### Problem to solve
Verbatim, and with nothing else, reproduce the data below from its first line through the line containing "New Zealand, site EFH_HCAMA12, 2019-11-14".

Stored items
--------------------------------
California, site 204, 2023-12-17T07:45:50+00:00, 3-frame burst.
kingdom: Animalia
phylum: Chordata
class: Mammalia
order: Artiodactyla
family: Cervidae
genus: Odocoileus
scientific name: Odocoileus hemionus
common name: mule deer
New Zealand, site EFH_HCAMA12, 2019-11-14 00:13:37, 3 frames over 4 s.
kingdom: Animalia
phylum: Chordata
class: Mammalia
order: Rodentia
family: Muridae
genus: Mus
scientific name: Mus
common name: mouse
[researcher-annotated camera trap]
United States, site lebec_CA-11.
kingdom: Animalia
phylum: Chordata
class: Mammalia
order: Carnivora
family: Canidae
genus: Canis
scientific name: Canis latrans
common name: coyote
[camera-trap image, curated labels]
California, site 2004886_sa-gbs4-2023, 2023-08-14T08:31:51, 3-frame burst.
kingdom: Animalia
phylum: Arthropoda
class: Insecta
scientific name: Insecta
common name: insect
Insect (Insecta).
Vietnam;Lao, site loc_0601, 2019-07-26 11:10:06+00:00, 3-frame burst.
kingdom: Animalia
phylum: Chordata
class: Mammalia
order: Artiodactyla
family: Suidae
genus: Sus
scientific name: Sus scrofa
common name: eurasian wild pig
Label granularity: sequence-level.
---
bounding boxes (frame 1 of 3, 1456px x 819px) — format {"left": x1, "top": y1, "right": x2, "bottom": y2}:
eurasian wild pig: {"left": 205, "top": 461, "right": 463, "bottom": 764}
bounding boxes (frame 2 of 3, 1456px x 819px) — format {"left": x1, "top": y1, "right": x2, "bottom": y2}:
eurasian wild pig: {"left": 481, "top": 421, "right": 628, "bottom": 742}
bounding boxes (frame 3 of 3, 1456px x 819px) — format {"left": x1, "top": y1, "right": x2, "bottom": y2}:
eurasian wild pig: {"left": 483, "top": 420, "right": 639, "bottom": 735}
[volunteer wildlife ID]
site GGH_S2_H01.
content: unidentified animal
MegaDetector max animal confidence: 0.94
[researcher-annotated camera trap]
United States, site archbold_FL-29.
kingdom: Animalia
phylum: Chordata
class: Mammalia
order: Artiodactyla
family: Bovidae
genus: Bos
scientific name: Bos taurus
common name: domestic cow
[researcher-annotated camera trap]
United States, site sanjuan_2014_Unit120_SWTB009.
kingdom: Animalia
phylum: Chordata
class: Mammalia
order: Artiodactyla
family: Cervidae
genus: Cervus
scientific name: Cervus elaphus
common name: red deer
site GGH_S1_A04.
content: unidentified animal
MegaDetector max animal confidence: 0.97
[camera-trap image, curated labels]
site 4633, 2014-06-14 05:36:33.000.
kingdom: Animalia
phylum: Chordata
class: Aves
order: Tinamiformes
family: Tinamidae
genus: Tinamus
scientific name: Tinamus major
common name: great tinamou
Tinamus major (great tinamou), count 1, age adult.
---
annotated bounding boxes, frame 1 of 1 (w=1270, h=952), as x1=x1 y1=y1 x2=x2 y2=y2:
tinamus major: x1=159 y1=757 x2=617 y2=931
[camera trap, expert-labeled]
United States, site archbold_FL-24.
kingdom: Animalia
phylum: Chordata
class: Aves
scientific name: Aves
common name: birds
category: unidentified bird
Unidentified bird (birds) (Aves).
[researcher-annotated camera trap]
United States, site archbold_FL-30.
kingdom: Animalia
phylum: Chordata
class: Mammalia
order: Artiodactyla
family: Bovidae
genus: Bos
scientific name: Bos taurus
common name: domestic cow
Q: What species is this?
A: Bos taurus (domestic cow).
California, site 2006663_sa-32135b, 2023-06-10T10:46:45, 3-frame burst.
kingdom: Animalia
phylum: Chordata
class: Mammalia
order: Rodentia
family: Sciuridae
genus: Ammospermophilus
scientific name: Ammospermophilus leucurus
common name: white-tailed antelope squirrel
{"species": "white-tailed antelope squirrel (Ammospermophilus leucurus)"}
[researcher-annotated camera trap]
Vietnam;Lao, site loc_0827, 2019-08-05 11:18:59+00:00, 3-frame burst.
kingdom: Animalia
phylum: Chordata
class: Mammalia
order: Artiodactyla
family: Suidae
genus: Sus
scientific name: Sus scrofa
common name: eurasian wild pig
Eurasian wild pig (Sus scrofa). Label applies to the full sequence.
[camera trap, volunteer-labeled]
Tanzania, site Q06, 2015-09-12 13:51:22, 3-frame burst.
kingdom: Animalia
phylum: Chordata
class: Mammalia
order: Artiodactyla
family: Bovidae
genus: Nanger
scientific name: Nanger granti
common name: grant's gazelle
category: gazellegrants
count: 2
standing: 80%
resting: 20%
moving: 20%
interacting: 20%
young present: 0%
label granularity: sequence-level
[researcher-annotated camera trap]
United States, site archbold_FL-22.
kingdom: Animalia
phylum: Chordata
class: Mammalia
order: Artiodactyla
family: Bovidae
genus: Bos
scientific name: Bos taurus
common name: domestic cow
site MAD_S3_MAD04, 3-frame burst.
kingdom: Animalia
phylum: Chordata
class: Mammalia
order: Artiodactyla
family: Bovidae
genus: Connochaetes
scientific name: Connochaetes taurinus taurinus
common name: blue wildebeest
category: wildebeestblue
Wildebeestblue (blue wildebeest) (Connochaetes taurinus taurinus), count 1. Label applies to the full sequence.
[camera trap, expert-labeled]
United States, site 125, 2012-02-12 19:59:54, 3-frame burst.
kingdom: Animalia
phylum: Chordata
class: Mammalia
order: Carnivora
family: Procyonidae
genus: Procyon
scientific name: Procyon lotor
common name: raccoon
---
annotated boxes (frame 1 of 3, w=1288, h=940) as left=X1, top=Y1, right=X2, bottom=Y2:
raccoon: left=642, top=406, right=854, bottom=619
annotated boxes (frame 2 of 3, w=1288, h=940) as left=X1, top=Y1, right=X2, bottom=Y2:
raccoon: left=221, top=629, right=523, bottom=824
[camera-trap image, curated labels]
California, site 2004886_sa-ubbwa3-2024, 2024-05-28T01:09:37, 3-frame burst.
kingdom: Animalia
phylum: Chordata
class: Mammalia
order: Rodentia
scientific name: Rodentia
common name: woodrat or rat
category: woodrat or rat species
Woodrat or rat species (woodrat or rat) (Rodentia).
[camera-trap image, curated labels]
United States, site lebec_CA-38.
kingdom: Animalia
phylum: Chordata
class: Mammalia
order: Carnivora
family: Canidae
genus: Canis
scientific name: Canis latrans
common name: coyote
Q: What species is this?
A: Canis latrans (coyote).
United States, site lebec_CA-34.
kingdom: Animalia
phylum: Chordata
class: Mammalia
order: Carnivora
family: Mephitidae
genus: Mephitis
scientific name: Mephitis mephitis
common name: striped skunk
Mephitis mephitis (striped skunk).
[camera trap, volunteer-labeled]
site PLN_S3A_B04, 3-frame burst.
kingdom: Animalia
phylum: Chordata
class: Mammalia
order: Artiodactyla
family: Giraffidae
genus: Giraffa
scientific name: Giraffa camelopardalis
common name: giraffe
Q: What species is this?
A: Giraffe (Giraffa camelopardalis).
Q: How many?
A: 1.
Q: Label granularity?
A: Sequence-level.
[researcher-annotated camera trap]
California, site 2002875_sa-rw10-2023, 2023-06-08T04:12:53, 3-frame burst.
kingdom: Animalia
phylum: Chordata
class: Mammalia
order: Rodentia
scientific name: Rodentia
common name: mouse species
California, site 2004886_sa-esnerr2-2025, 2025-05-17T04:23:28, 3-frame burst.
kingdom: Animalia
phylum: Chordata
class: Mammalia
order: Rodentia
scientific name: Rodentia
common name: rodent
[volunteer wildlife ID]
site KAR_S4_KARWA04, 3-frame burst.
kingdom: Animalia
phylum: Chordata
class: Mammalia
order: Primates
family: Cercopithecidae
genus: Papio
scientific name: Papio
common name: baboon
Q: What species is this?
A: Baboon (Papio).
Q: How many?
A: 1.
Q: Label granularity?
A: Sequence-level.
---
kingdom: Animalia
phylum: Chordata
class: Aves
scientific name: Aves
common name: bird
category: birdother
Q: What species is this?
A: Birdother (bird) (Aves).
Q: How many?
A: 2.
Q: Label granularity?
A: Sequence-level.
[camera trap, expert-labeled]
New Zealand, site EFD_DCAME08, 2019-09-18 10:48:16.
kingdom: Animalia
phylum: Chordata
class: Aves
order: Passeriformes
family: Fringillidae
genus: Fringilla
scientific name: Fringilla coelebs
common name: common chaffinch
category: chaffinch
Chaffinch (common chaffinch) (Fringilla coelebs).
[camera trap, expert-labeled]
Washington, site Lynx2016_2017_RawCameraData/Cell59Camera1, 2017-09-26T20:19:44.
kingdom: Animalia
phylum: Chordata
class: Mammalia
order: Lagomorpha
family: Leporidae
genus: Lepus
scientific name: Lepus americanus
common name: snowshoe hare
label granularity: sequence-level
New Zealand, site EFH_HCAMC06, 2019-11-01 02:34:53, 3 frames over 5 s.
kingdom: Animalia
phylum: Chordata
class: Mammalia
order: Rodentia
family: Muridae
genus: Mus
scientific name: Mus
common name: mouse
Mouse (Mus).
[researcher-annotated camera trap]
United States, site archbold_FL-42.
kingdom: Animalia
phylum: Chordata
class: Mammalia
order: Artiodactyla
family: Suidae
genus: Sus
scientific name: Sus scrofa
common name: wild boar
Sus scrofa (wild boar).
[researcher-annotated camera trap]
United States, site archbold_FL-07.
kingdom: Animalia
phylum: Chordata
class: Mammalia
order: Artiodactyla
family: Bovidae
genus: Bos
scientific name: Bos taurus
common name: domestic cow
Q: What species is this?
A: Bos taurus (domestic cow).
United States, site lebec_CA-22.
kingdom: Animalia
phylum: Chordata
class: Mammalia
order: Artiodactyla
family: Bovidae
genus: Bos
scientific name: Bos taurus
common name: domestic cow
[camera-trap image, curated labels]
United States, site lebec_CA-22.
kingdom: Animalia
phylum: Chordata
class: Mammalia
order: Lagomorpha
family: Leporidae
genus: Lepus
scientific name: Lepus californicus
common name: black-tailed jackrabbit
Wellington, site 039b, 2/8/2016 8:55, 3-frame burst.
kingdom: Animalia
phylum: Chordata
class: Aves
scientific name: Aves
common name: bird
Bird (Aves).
--------------------------------
### Exercise answer
California, site 204, 2023-12-17T07:45:50+00:00, 3-frame burst.
kingdom: Animalia
phylum: Chordata
class: Mammalia
order: Artiodactyla
family: Cervidae
genus: Odocoileus
scientific name: Odocoileus hemionus
common name: mule deer
New Zealand, site EFH_HCAMA12, 2019-11-14 00:13:37, 3 frames over 4 s.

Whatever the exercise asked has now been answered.